## SELECTED EXCERPT

In the same 10-K form, Valassis names Inmar as one of its main competitors, but this claim is plainly refuted by the business relations they openly sustain. In its capacity as the owner of RedPlum, a mailing distributing coupons held by various companies directly to consumers, Valassis openly and actively aids Inmar in disseminating its coupons. Clearly this is not the aggressive competition one would expect from two companies which jointly "control approximately ninety-five percent (95%) of the total vendor coupon redemptions" (Compl. §16, 15-4434 (JLL), Dist. NJ (1015)).

The pattern of monopolization does not stop there, however. Though Inmar's coupon redemption and product return business is its most visible enterprise to consumers, it is certainly not its only venture. It is actually the predominant figure in the pharmaceutical returns market as well, and our research into its practices indicates that the leverage it enjoys as a result of its prominence could have far-reaching consequences for citizens compelled to trust it with their health.

It was a minor incident, and never should have been the major controversy it turned into. In November of 2008, Johnson & Johnson and its affiliate, McNeil Consumer Healthcare, noticed that several lots of their product Motrin failed to satisfy their manufacturing standards and were defective. This news immediately followed a string of recalls of other popular Johnson & Johnson products, including widely used cold and allergy medicines. Presumably to avoid the negative publicity that would result from expanding the recall to include the faulty Motrin, Johnson & Johnson decided to keep their findings secret. To do this, they formed a plan to send operatives into retail stores posing as customers, who would then buy back as much Motrin as possible. However, consumers who had already bought the defective Motrin would not be notified in any way of the problems.

Johnson & Johnson then hired Inmar to carry out this clandestine design, rejecting bids from several companies to handle the recall openly. Inmar promptly mobilized its employees and contractors, instructing them:

"You should simply 'act' like a regular customer while making these purchases. THERE MUST BE NO MENTION OF THIS BEING A RECALL OF THE PRODUCT! If asked, simply state that your employer is checking the distribution chain of this product and needs to have some of it purchased for the project."

## WORK TASK A
Copy word for word the part of the excerpt on Inmar above, starting at "It was a minor" and ending at "of the problems.".
## WORK TASK B
Answer these questions using the excerpt on Inmar above:
(i) What is the name of the mailing owned by Valassis?
(ii) What share of total vendor coupon redemptions do Valassis and Inmar jointly control, according to the quoted complaint?
(iii) In what month and year did Johnson & Johnson and McNeil Consumer Healthcare notice that several lots of Motrin were defective?
## WORK TASK C
Extend the excerpt on Inmar and the Motrin recall above, beginning after its final sentence.

## DATA SECTION
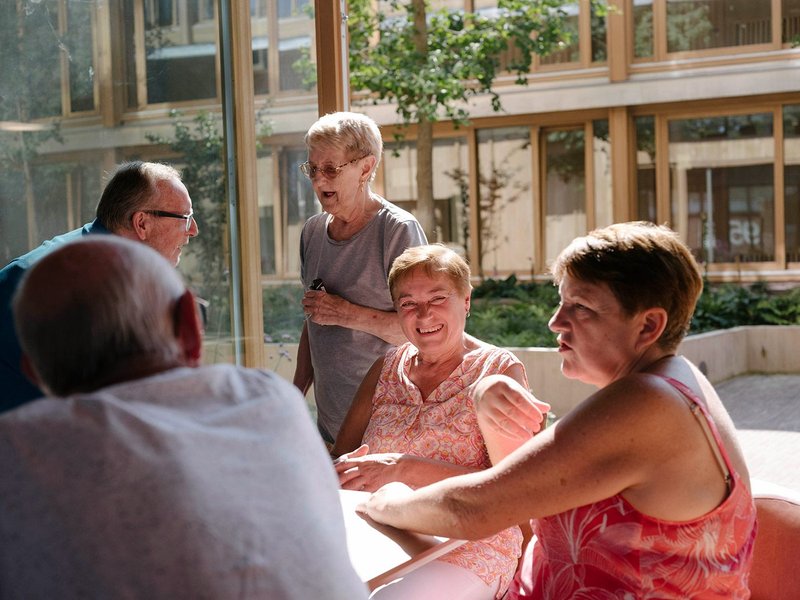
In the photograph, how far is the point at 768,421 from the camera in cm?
880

## ANSWER SPACE A
It was a minor incident, and never should have been the major controversy it turned into. In November of 2008, Johnson & Johnson and its affiliate, McNeil Consumer Healthcare, noticed that several lots of their product Motrin failed to satisfy their manufacturing standards and were defective. This news immediately followed a string of recalls of other popular Johnson & Johnson products, including widely used cold and allergy medicines. Presumably to avoid the negative publicity that would result from expanding the recall to include the faulty Motrin, Johnson & Johnson decided to keep their findings secret. To do this, they formed a plan to send operatives into retail stores posing as customers, who would then buy back as much Motrin as possible. However, consumers who had already bought the defective Motrin would not be notified in any way of the problems.

## ANSWER SPACE B
(i) RedPlum
(ii) Approximately ninety-five percent (95%)
(iii) November 2008

## ANSWER SPACE C
Approximately five thousand convenience stores were searched in this fashion. The first two hundred and fifty stores yielded 595 vials, but the actual number of defective Motrin remaining on the market was dramatically higher - in one state alone, seven hundred and eighty-seven packages remained missing even after Inmar's feeble attempts to rectify the situation.

The recall was finally made public in February of 2010, over a year after Johnson & Johnson became aware of the problem and over ten months after Inmar became involved in the cover-up. Congressional hearings, civil lawsuits and criminal prosecutions ensued, but though Johnson & Johnson was made to take responsibility for its misconduct, Inmar escaped any meaningful penalty.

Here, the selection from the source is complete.